■ Petit exercice
D'après la critique de The Machinist ci-dessous, pourquoi la transformation physique de Christian Bale faisait-elle du film une valeur presque sûre ? Répondez en une à trois phrases.
::: Texte source :::
THE MACHINIST (2004)
Brad Anderson
Par Jean-François Vandeuren
Film se positionnant dans la plus pure tradition des cauchemars psychologiques
où le personnage d’avant plan tente par tous les moyens
de faire la part des choses entre le réel et ce qui ne l'est
plus, The Machinist du réalisateur Brad Anderson semblait
néanmoins partir avec une certaine longueur d’avance sur
ses prédécesseurs grâce à sa vedette d’avant
plan, Christian Bale. En fait, ce n’est pas tant le nom de l’acteur
figurant au générique que la métamorphose des plus
effrayantes à laquelle ce dernier s’est adonné pour
entrer dans la peau de son personnage qui venait faire de cet opus une
quasi valeur sure. Car si un acteur de la trempe de Bale était
prêt à sacrifier son physique, voire même sa santé,
pour un projet de si petite envergure d’un point de vue budgétaire,
la prémisse devait forcément en valoir les sacrifices.
Ce dernier endosse donc ici les traits squelettiques de Trevor Reznik,
un machiniste qui n'a pas fermer l'oeil depuis plus d'un an et qui,
par conséquent, semble réellement avoir la peau sur les
os. Suite à un accident de travail dont il fut malgré
lui responsable et qui arracha le bras d'un de ses collègues
de l'usine, ce dernier commencera à croire au développement
d’un complot revanchard surréaliste contre sa personne,
ce qui le fera peu à peu entrer dans une démence paranoïaque
de plus en plus excessive.
Anderson peut fortement remercier Christian Bale de s’être
lui-même soumis à une diète exagérée
qui lui aura fait perdre environ 63 livres, soit le tiers de la masse
corporelle habituelle de l'acteur. Néanmoins, et le réalisateur
et le scénariste méritent une bonne part des éloges
attribuables au résultat final. D’une part, Anderson est
parvenu à élaborer un univers cauchemardesque des plus
raffinés en se basant sur le développement d’un
suspense somme toute fort conventionnel en son genre, mais intégré
à une formule proposée avec finesse et imagination. L’apport
esthétique de The Machinist bénéficie
à la base d’une composition de plans sobres et fignolés
avec une finesse remarquable dans laquelle vient se fondre l’incroyable
photographie signée Xavi Giménez et Charlie Jiminez, contribuant
largement à l’atmosphère glauque et contagieuse
empreinte de l’industrialisme auquel le film fait référence.
::: Données brutes :::
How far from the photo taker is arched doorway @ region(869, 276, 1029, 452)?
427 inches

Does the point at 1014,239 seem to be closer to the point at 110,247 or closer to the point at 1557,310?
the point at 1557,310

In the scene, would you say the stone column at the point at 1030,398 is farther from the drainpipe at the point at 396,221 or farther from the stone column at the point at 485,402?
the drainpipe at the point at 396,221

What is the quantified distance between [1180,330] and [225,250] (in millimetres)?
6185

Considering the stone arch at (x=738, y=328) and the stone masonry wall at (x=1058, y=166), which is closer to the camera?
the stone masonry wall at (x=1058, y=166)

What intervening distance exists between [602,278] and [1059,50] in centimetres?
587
:::
::: Données brutes :::
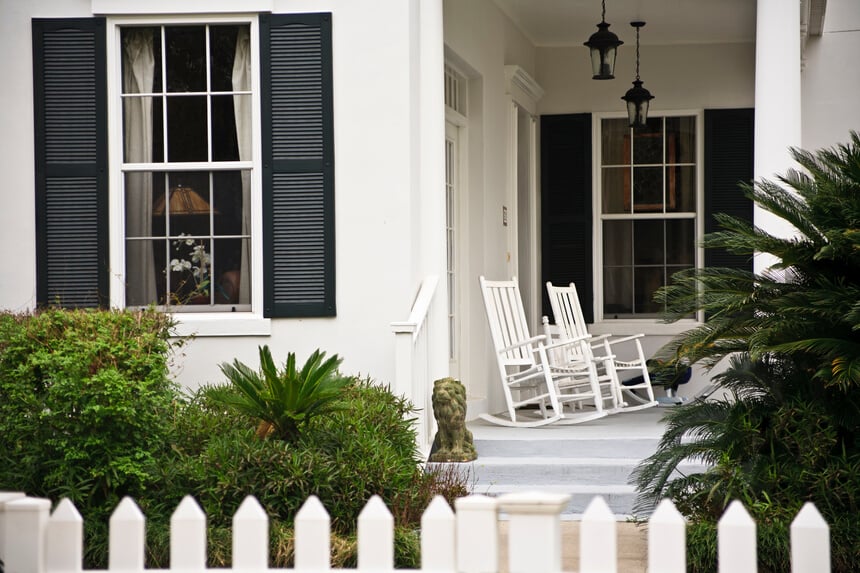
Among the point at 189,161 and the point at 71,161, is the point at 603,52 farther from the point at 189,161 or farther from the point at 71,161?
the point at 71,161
:::
■ Corrigé
Si un acteur de la trempe de Bale acceptait de sacrifier son physique, et même sa santé, pour un projet au budget aussi modeste, c'est que la prémisse devait forcément valoir ces sacrifices.